“Odiar el error y amar al pecador” es un hermano siamés de principio cristiano de “devolver el bien por mal”.
Lamentablemente, parece ser más común lo diametralmente opuesto: amar el error y odiar al pecador. Uno podría preguntarse ¿cómo podría alguien amar el error? Pues antes que nada, no debe reconocerlo como tal, hacerse ciego y afirmarse en creer que la oscuridad es la luz. Jesús se lo dice con meridiana claridad a los fariseos: “porque dicen ´vemos´ su pecado permanece” (Jn 9,41).
Este amor torcido es lo que le permite a este ciego voluntario y apasionado odiar al pecador, por eso se permite decir: “esa turba, ignorante de la Ley son unos malditos” (Jn 7,49). Con esta actitud, todo el que no esté de acuerdo con él y con la Ley -que al final identifica con su propia posición de juez-, abandona toda evangelización y se dedica al proselitismo que tan duramente critica el Papa Francisco. El fariseo renuncia a enseñar la verdad, solo condena a quien no la conoce.

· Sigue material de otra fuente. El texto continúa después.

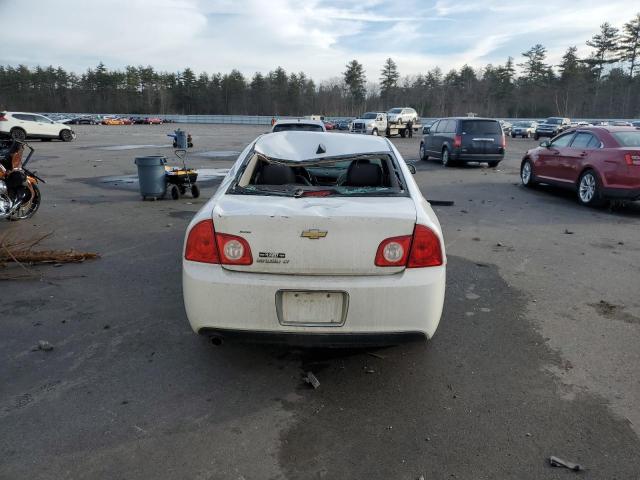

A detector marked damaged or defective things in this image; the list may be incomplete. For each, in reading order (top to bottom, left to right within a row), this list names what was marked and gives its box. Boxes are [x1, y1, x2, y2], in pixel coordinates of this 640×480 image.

damaged white car [182, 131, 448, 344]
broken rear window [231, 152, 410, 197]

El pecador que está en el error es odiado con el error mismo, insultado y denigrado al punto que termina por hacerse más malo, se reafirma en el error y el pecado por no ser tratado con misericordia.
Se le devuelve mal por mal, insulto por insulto, difamación por difamación. Ese es exactamente el concepto de escándalo en el Evangelio. Ni siquiera lo cuestionamos, ya está condenado de antemano: es un tipo malo y punto; merece por lo tanto el descrédito y la “maldición”. El resto es estrategia y espionaje. Al abandonar el apostolado que siempre comienza con la misericordia y la sana tolerancia (que por definición es tolerancia del error buscando su enmienda), el fariseo lo reemplaza por el proselitismo y se rodea así de esbirrros iguales o peores que él, personas de posiciones más duras que le permiten una cómoda postura de “perdonavidas” y falsa serenidad. Puede, incluso, darse el lujo de fingirse moderado y comprensivo sin serlo. Toda una gran patraña de justicia que hace absolutamente comprensible la ira de Jesucristo: “¡Ay de ustedes sepulcros blanqueados!” (Mt 23,27).
Solo Dios, nuestro Señor, puede librarnos de estas cosas porque él ama infinitamente al pecador y justamente por eso odia el error que le hace daño. Y bueno, como casi todo en la vida cristiana, es un aprendizaje que no se obtiene sin un profundo dolor. Sereno y alegre, pero dolor de los grandes.